• **ABOUT THIS EXERCISE**
I need an exact copy of the lines from the one containing "Glasses engraved with" through the end of the records, without any pictures.
INPUT RECORDS START
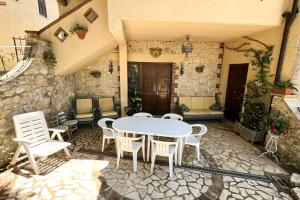 a patio with a white table and chairs at Antico Leccio Green in Coppe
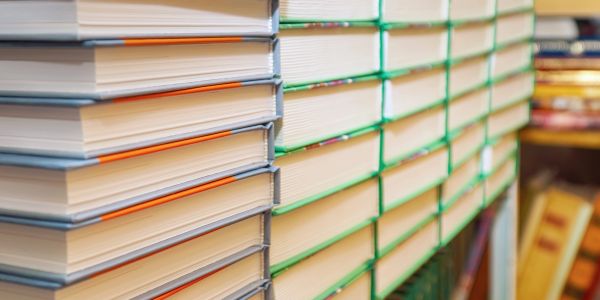 Stacks of hardcover books arranged closely on shelves.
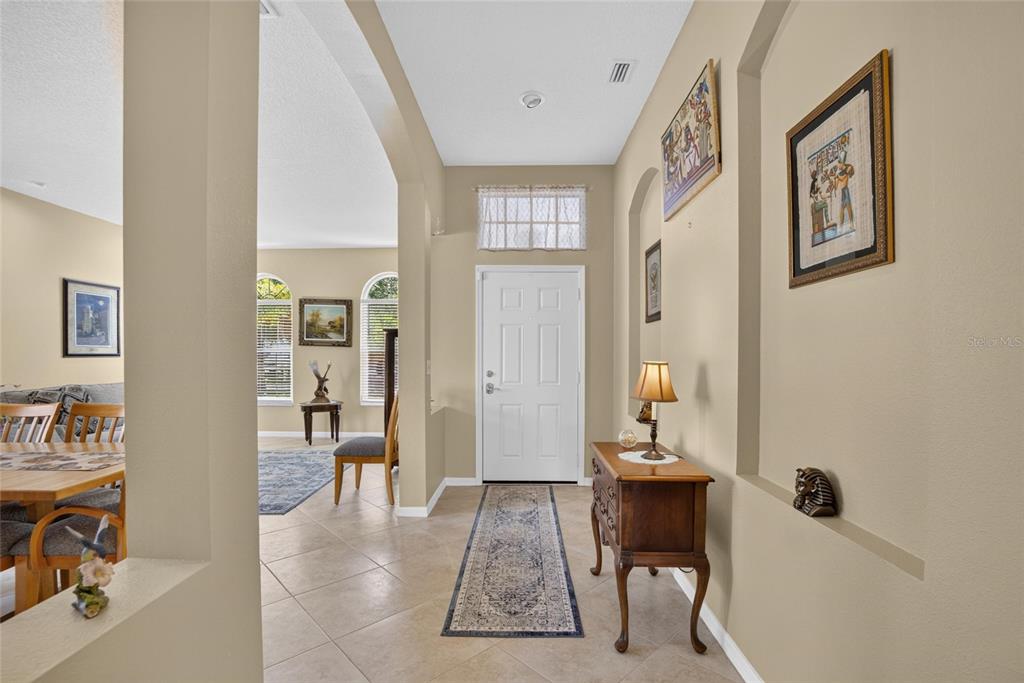 A tiled entryway features a white front door, a wooden console table, and wall niches — 11115 SILVER DANCER DRIVE, RIVERVIEW, FL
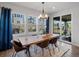 This stylish dining room offers plenty of natural light and patio access at 8354 Big Thompson St, Littleton, CO 80125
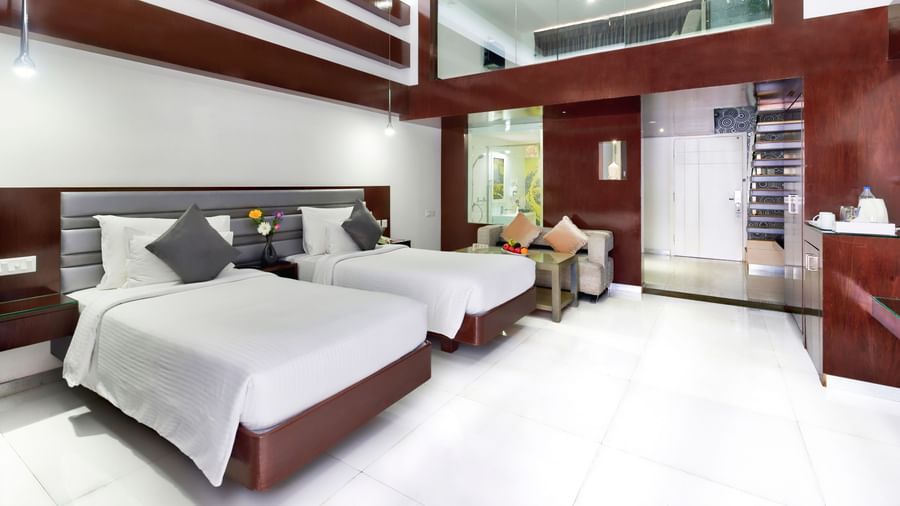 A clean hotel room featuring two beds with white linens, wooden accent walls, and a large window | Grande Duplex Twin | Grand Bay Resort and Spa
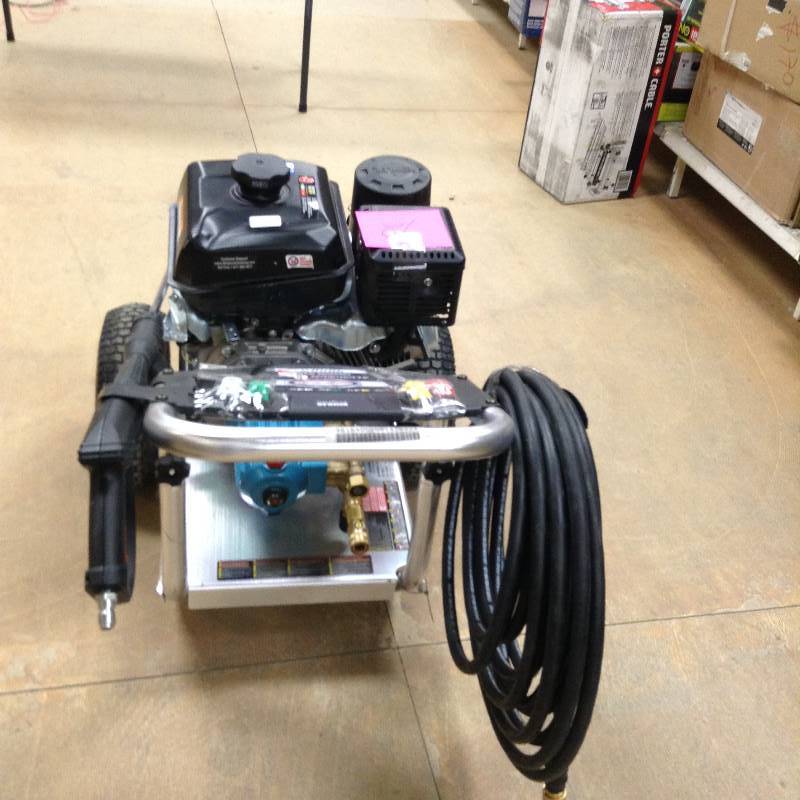 lot 92 image: Simpson Aluminum Series 4,000 psi 3.3 GPM Gas Pressure Washer KOHLER CH395 OHV commercial series engine in like new condition however a cover is craked see pictures
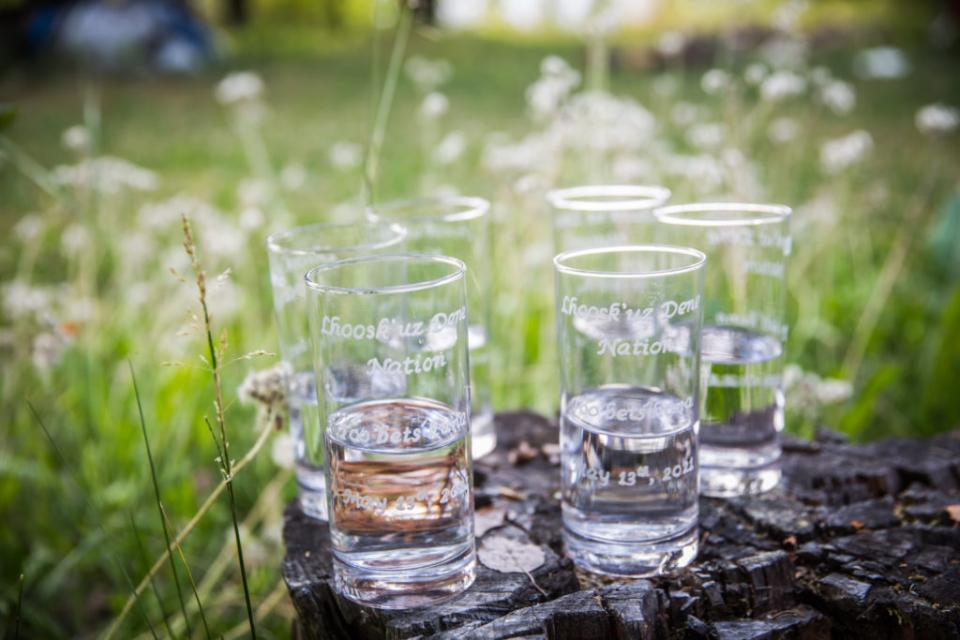 Glasses engraved with 'Too bets`huna,' meaning ‘We live by water’ celebrate the new treatment system.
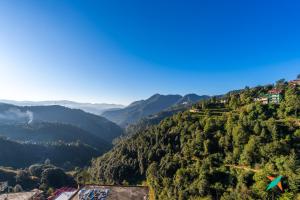 a view of a valley with trees and mountains at Zostel Homes Shoghi, Shimla in Shogi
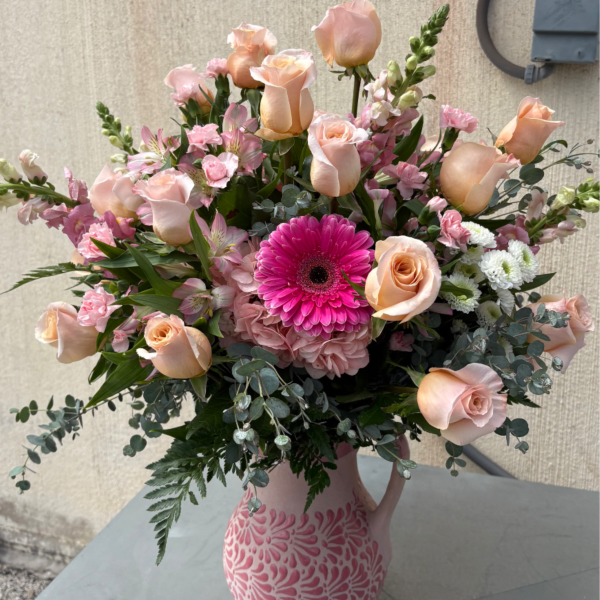 Pink and peach flower arrangement in a patterned vase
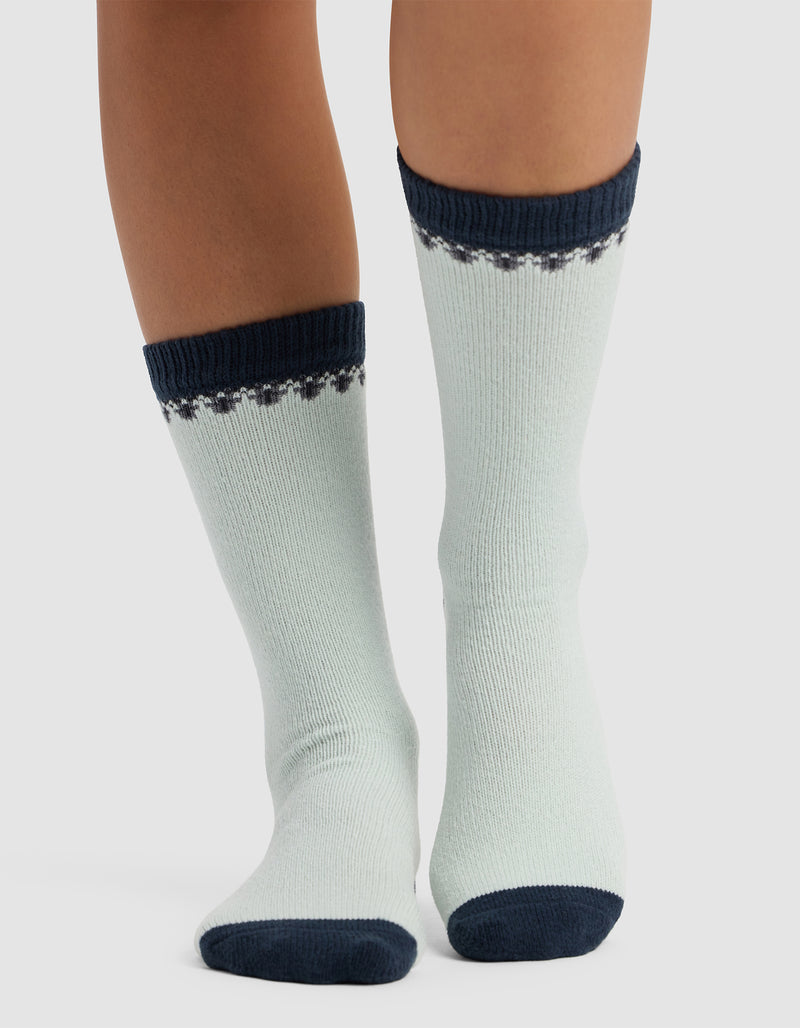 Someone wearing The Mistletoe Plush Lounge Sock by Cozy Earth, featuring light fabric with dark blue toes, heels, and cuffs, plus a decorative blue pattern at the top, stands on a light surface.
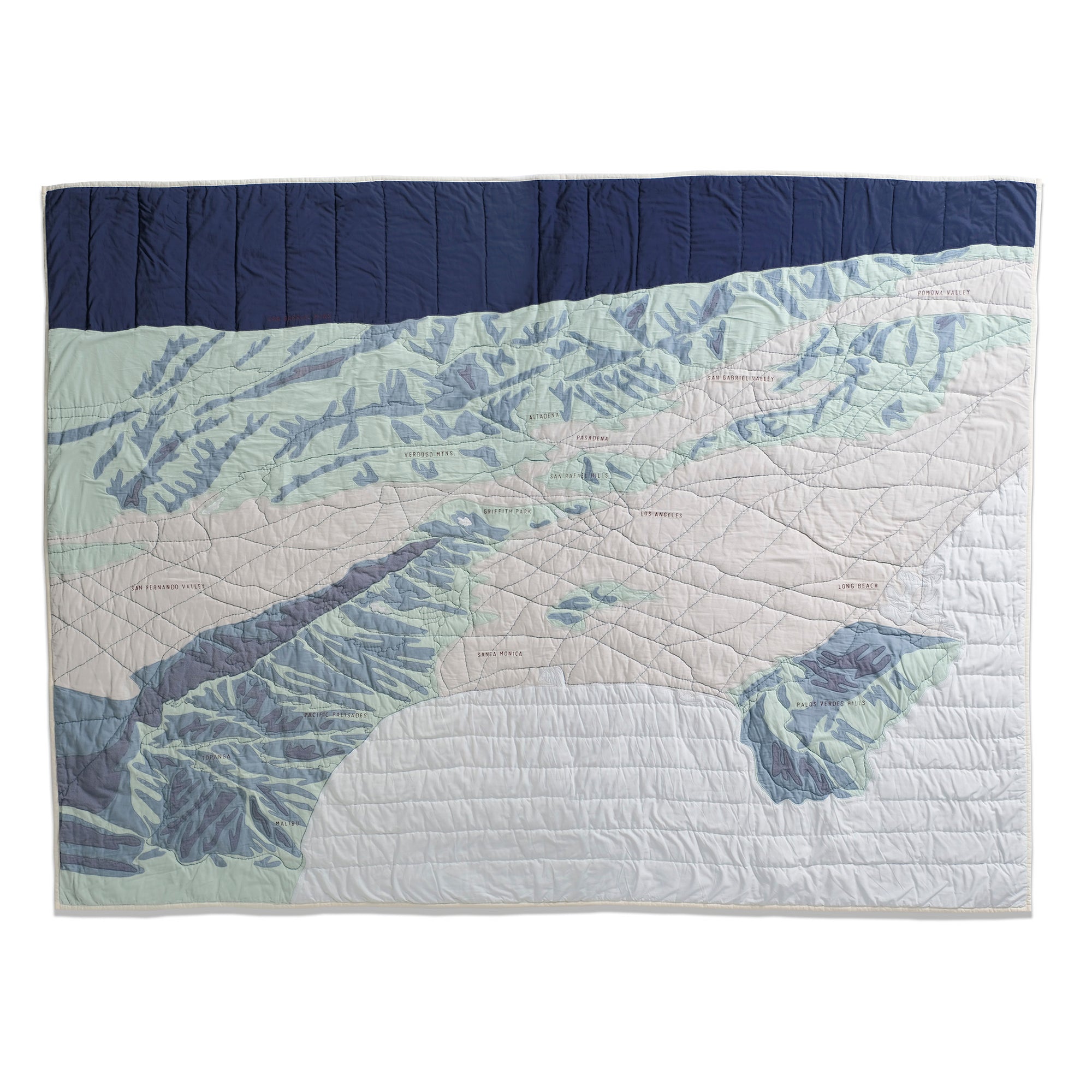 A quilted map of the Los Angeles Mountains on a white background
INPUT RECORDS END
• **SOLUTION TO THE PROBLEM**
 Glasses engraved with 'Too bets`huna,' meaning ‘We live by water’ celebrate the new treatment system.
 a view of a valley with trees and mountains at Zostel Homes Shoghi, Shimla in Shogi
 Pink and peach flower arrangement in a patterned vase
 Someone wearing The Mistletoe Plush Lounge Sock by Cozy Earth, featuring light fabric with dark blue toes, heels, and cuffs, plus a decorative blue pattern at the top, stands on a light surface.
 A quilted map of the Los Angeles Mountains on a white background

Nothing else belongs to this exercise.